On Saturday, the Durham Bulls took advantage of almost every opportunity Tides starting pitcher Mitch Atkins provided them. It is true that in the second inning, Atkins hit two batters with pitches and Durham failed to score. But in the third inning, Atkins walked two batters before Matt Carson hit a three-run home run. In the sixth inning, Atkins walked Carson before Dan Johnson hit a two-run home run. Immediately afterward, Leslie Anderson doubled and scored on Daniel Mayora’s hit. Those were the only baserunners Durham had in Atkins’ six innings of work.
The Tides batters could not produce much offense against Durham starter Alex Torres and two relief pitchers, and trailed 6-1 going into the bottom of the ninth. Durham brought in Jay Buente to pitch. Buente is probably the worst pitcher in Durham’s bullpen, and the Bulls probably thought that even Jay Buente couldn’t blow the lead. They were right — sort of. Buente walked the first two batters he faced. After a fielder’s choice forceout at second base, Blake Davis singled in a run and Tyler Henson reached on an infield singled to load the bases. Durham decided that they didn’t want to find out if Jay Buente could blow the lead and brought in closer Rob Delaney. Josh Bell crushed a Delaney pitch to the wall in center field, about 405 feet from the plate. The ball was caught, but the runner on third scored and the runner on second advanced to third. The next batter, Brandon Snyder, ran the count to 3-2 and I told the official scorer “Swing-and-a-miss.” I was wrong; Snyder did swing and drove the ball into the left-field picnic area for a game-tying 3-run home run, capping a most improbable comeback.
But that only tied the game. The Tides brought in their closer, Mark Worrell, to pitch the tenth inning. Fairly or not, I remembered Worrell as someone who, after the Tides had come back late in the game to tie or take the lead, surrendered the runs that cost the Tides their win. But on this night, he gave up a mere single and held Durham scoreless.
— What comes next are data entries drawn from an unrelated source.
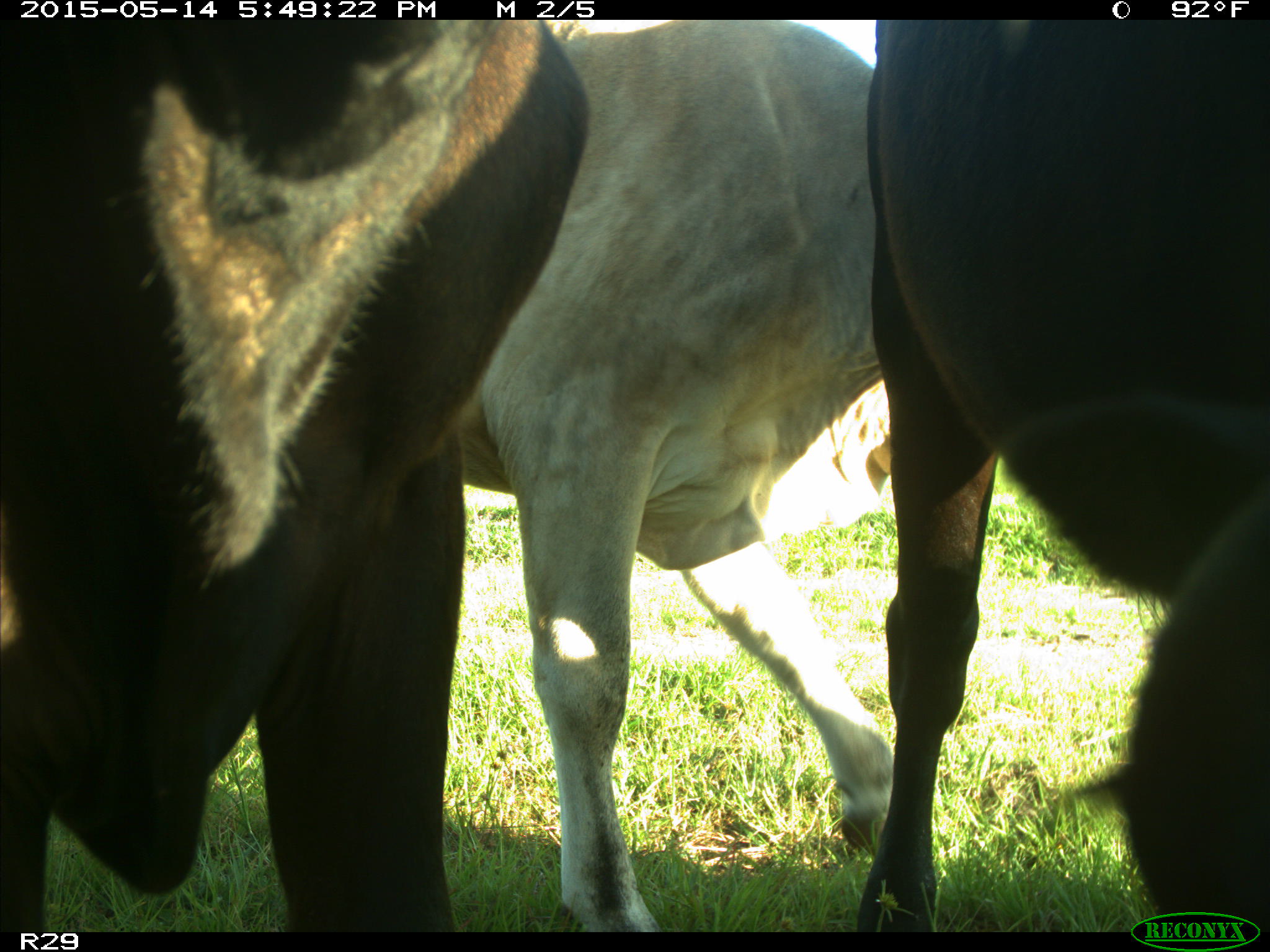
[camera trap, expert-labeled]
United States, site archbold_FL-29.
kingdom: Animalia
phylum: Chordata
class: Mammalia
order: Artiodactyla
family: Bovidae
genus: Bos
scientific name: Bos taurus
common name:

In the bottom of the tenth, Brendan Harris led off with a ground ball that deflected off third baseman Daniel Mayora’s glove. Shortstop Tim Beckham raced toward the hole, caught the ball, turned and lept into the air, and managed to fire a strike to first base that ALMOST beat Harris to first. After a sacrifice bunt and a passed ball, Jacob Julius hit the sacrifice fly that gave the Tides an unusual come-from-behind win.
I suppose I might have been responsible for making that game-winning run an unearned run. The official scorer’s initial decision on the pitch that advanced Harris from second to third was “wild pitch”. I told him that I disagreed. The scorer looked at the videotape replay and decided to change his call to “passed ball”. It’s likely that if I hadn’t said anything, the initial call would have stood. While I have been critical of team personnel influencing official scorer’s decisions, I believe this to be different because (1) I wasn’t influencing the decision to the benefit of a player or another and (2) I would have accepted his decision not to change his ruling. There’s a big difference between getting multiple opinions to make the best decision possible and ordering the scorer to issue a beneficial ruling.
I’m working three of the last five Tides games of the year, and the games will be a little less enjoyable because Kyle Hudson, the Tide most fun to watch, has been promoted to Baltimore. Hudson has played very well over the last few weeks and I’m happy that he’s going to get a taste of the major leagues.
It’s unlikely that Norfolk will be assigned an interesting player to replace him, because the AA Bowie Baysox and the Advanced A Frederick Keys are both in contention for playoff berths. If a team is in playoff contention, most major-league teams will not promote its players to a higher minor-league classification for the last few days of the season.